Control in Stochastic Environment with Delays: A Model-based Reinforcement Learning Approach
Zhiyuan Yao, Ionut Florescu, Chihoon Lee
TL;DR
This paper develops Stochastic Model Based Simulation (SMBS) to control systems with delayed feedback and stochastic transitions by sampling multiple possible target states from a probabilistic environment model. The action policy combines mean Q-values with a risk penalty, ${\bar{Q}_M(a)} - {\alpha}{\hat{Q}_M(a)}$, enabling risk-aware planning in delay-prone settings. SMBS demonstrates robustness and often superior performance compared with AMDP and Delayed-Q across classic control tasks and Atari environments, and its risk parameter $\alpha$ provides tunable conservatism under uncertainty.
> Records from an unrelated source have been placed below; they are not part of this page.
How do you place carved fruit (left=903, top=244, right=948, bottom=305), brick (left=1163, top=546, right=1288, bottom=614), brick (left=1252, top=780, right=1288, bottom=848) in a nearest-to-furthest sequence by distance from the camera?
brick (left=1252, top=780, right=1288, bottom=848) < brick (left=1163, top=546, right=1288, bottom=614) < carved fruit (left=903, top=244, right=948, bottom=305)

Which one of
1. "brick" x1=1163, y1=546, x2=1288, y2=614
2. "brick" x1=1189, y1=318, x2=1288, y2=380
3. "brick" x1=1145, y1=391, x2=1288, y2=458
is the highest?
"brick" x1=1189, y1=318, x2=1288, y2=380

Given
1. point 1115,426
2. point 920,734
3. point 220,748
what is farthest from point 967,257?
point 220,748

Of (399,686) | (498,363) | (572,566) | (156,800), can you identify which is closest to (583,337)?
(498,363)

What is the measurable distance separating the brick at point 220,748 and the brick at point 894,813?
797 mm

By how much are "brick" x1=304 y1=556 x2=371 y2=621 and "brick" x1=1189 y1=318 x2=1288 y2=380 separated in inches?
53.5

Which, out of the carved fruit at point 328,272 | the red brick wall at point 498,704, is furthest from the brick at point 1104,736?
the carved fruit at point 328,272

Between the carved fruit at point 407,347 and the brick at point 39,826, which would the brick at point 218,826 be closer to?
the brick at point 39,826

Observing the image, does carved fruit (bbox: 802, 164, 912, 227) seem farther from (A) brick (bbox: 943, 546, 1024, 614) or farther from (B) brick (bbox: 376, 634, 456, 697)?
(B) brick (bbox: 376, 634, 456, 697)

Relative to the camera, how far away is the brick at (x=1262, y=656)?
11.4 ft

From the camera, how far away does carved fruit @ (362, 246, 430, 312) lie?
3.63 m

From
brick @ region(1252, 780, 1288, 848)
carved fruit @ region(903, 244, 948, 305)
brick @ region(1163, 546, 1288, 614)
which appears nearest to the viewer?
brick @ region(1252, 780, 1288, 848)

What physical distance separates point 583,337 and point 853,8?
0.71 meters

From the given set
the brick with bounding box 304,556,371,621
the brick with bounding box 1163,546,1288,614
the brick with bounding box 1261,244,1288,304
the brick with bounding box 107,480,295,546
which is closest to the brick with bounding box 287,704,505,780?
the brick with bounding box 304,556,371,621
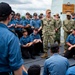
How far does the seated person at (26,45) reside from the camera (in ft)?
24.7

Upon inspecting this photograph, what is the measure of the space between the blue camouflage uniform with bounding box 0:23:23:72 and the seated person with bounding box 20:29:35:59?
5.46 metres

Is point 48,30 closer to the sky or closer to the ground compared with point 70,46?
closer to the sky

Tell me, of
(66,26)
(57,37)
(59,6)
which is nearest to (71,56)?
(66,26)

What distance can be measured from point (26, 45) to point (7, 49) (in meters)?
5.54

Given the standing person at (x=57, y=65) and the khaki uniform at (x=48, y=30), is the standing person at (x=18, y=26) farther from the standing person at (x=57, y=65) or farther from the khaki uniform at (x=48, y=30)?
the standing person at (x=57, y=65)

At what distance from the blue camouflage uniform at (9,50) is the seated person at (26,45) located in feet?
17.9

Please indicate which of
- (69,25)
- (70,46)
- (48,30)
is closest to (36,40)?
(48,30)

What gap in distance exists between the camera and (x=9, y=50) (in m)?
2.00

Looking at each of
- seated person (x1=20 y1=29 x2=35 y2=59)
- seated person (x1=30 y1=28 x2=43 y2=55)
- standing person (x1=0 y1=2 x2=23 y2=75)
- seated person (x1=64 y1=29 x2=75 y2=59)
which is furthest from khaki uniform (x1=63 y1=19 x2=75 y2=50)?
standing person (x1=0 y1=2 x2=23 y2=75)

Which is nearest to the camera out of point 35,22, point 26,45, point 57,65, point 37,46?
point 57,65

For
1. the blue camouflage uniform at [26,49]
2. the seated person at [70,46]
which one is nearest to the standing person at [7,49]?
the blue camouflage uniform at [26,49]

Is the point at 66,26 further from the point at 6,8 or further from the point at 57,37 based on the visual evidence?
the point at 6,8

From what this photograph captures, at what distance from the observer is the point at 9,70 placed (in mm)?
2096

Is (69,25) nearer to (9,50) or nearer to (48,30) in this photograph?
(48,30)
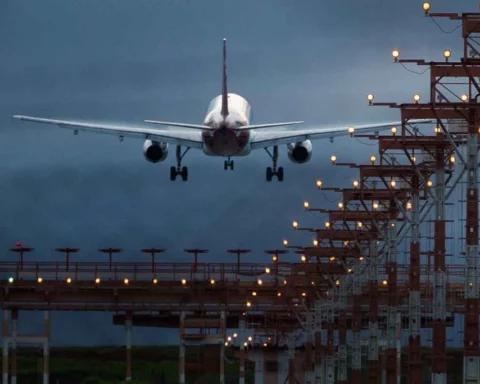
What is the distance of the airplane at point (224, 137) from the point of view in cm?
15712

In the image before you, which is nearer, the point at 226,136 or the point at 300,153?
the point at 226,136

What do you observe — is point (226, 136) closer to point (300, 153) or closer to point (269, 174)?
point (300, 153)

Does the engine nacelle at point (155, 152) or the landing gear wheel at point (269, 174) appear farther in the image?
the landing gear wheel at point (269, 174)

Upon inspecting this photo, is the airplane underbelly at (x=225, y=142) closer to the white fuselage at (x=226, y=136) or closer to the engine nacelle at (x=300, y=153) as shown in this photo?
the white fuselage at (x=226, y=136)

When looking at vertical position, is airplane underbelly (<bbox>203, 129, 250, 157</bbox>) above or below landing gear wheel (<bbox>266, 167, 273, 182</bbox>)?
above

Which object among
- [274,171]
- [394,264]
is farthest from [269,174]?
[394,264]

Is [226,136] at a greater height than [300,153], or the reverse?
[226,136]

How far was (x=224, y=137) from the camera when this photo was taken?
6152 inches

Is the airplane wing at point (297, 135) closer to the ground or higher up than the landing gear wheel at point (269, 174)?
higher up

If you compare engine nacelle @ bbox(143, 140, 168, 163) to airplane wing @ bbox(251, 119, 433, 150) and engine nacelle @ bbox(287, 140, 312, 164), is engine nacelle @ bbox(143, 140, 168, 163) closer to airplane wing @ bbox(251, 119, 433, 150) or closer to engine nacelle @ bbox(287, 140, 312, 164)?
airplane wing @ bbox(251, 119, 433, 150)

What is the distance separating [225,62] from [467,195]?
87.6 m

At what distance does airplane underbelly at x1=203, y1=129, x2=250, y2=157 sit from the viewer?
15625 centimetres

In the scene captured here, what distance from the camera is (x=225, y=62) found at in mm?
171750

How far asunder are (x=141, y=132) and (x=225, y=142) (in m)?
12.8
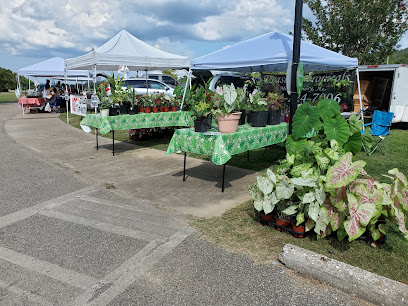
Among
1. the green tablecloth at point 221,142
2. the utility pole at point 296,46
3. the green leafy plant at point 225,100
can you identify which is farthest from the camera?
the green leafy plant at point 225,100

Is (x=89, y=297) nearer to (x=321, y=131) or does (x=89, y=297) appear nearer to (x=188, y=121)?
(x=321, y=131)

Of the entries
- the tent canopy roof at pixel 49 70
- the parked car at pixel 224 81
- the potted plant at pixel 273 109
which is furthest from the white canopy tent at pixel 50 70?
the potted plant at pixel 273 109

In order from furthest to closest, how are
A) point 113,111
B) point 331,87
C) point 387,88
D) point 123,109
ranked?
1. point 387,88
2. point 331,87
3. point 123,109
4. point 113,111

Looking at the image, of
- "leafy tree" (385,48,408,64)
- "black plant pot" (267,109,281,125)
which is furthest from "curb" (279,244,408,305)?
"leafy tree" (385,48,408,64)

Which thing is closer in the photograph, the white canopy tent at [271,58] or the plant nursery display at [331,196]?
the plant nursery display at [331,196]

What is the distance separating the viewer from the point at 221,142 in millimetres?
4551

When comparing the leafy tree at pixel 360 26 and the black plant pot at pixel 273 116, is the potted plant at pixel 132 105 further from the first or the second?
the leafy tree at pixel 360 26

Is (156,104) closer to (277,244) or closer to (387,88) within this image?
(277,244)

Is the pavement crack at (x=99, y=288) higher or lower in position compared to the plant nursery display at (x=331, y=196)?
lower

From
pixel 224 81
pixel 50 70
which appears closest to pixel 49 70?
pixel 50 70

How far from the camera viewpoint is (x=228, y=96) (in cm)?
480

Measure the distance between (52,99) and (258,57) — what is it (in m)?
15.8

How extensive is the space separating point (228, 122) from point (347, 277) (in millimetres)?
2751

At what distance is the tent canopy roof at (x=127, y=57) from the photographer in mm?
8672
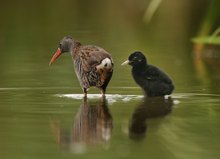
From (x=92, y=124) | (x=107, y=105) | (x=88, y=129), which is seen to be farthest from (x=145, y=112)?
(x=88, y=129)

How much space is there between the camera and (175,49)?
1697 cm

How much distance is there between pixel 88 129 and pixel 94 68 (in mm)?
2821

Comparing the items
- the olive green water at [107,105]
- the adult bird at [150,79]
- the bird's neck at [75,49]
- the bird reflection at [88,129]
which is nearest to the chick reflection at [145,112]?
the olive green water at [107,105]

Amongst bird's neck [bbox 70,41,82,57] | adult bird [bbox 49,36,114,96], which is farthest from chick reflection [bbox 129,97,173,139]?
bird's neck [bbox 70,41,82,57]

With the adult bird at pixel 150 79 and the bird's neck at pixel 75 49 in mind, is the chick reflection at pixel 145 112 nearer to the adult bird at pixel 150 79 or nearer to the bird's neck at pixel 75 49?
the adult bird at pixel 150 79

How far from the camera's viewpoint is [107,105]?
391 inches

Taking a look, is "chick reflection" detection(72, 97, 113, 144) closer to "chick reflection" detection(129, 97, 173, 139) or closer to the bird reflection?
the bird reflection

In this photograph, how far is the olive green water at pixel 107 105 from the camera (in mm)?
7379

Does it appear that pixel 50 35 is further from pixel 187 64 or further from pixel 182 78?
pixel 182 78

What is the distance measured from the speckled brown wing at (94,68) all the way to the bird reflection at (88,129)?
86cm

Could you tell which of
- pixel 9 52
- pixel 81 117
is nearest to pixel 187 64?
pixel 9 52

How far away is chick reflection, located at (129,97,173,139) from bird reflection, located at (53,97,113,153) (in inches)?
8.9

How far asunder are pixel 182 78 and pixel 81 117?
3.63 metres

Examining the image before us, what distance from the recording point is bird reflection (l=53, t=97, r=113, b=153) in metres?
7.58
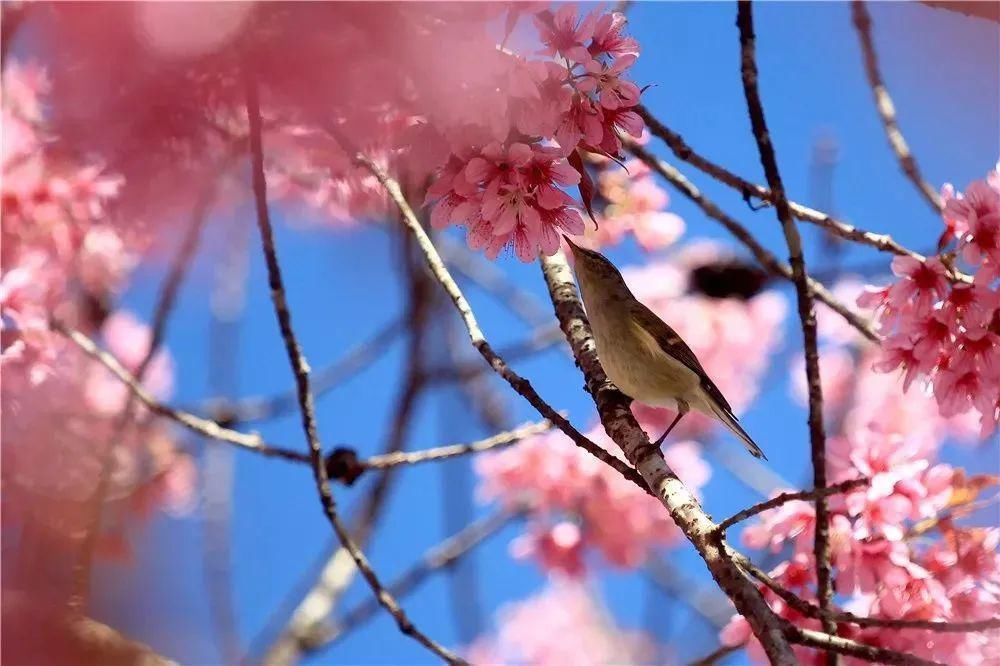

Theoretical results establish equivalence to AMDP in deterministic cases and provide probabilistic error bounds as the number of samples grows, supporting practical applicability in real-world delayed control scenarios.
Abstract
In this paper we are introducing a new reinforcement learning method for control problems in environments with delayed feedback. Specifically, our method employs stochastic planning, versus previous methods that used deterministic planning. This allows us to embed risk preference in the policy optimization problem. We show that this formulation can recover the optimal policy for problems with deterministic transitions. We contrast our policy with two prior methods from literature. We apply the methodology to simple tasks to understand its features. Then, we compare the performance of the methods in controlling multiple Atari games.